KCoO₂-type layered nitrides Ca_1-xEu_xTiN₂: structural stability, electrical properties and Eu coordination chemistry

Eu2+ was used to substitute Ca in the orthorhombic KCoO2-type layered CaTiN2 to form a Ca1-xEuxTiN2 solid solution, which showed a limited substitution around x = 0.35 with the tetragonality enhanced but the orthorhombic symmetry retained and inaccessibility for the end member EuTiN2. This was in contrast with the full solid solution Ca1-xSrxTiN2, which realized a structural transition from orthorhombic to tetragonal at x = 0.5, even though Eu2+ and Sr2+ ions have similar sizes. The Eu substitution for Ca reduced the dielectric permittivity of CaTiN2 owing to the reduced structural distortion arising from the enhanced tetragonality with the substitution. First-principle theoretical calculations on the total energies and formation energies considering the 4f electrons of Eu ions and the related magnetism were performed to understand the structural stability of the hypothetical EuTiN2. Compared with CaTiN2 and SrTiN2, EuTiN2 has much higher formation energies, making it inaccessible at high temperature.

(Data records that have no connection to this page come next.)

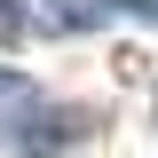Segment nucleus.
I'll return each instance as SVG.
<instances>
[{
  "label": "nucleus",
  "mask_w": 158,
  "mask_h": 158,
  "mask_svg": "<svg viewBox=\"0 0 158 158\" xmlns=\"http://www.w3.org/2000/svg\"><path fill=\"white\" fill-rule=\"evenodd\" d=\"M87 135V111L79 103H56V95H24L0 127V150L8 158H63L71 142Z\"/></svg>",
  "instance_id": "1"
},
{
  "label": "nucleus",
  "mask_w": 158,
  "mask_h": 158,
  "mask_svg": "<svg viewBox=\"0 0 158 158\" xmlns=\"http://www.w3.org/2000/svg\"><path fill=\"white\" fill-rule=\"evenodd\" d=\"M103 16H150L158 24V0H71V24H103Z\"/></svg>",
  "instance_id": "2"
},
{
  "label": "nucleus",
  "mask_w": 158,
  "mask_h": 158,
  "mask_svg": "<svg viewBox=\"0 0 158 158\" xmlns=\"http://www.w3.org/2000/svg\"><path fill=\"white\" fill-rule=\"evenodd\" d=\"M32 40V8L24 0H0V48H24Z\"/></svg>",
  "instance_id": "3"
},
{
  "label": "nucleus",
  "mask_w": 158,
  "mask_h": 158,
  "mask_svg": "<svg viewBox=\"0 0 158 158\" xmlns=\"http://www.w3.org/2000/svg\"><path fill=\"white\" fill-rule=\"evenodd\" d=\"M24 95H32V87H24V79H16V71H8V63H0V127H8V111H16V103H24Z\"/></svg>",
  "instance_id": "4"
}]
</instances>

The evolutions of the experimentally observed and calculated lattice parameters of the Ca1-xEuxTiN2 solid solution showed a preference for the orthorhombic phase over the tetragonal phase for the hypothetical EuTiN2, revealing a different coordination chemistry of Eu2+-N to Eu2+-O through the comparison of the structural variations of ATiN(2) and ATiO(3) (A = Ca, Sr, Eu).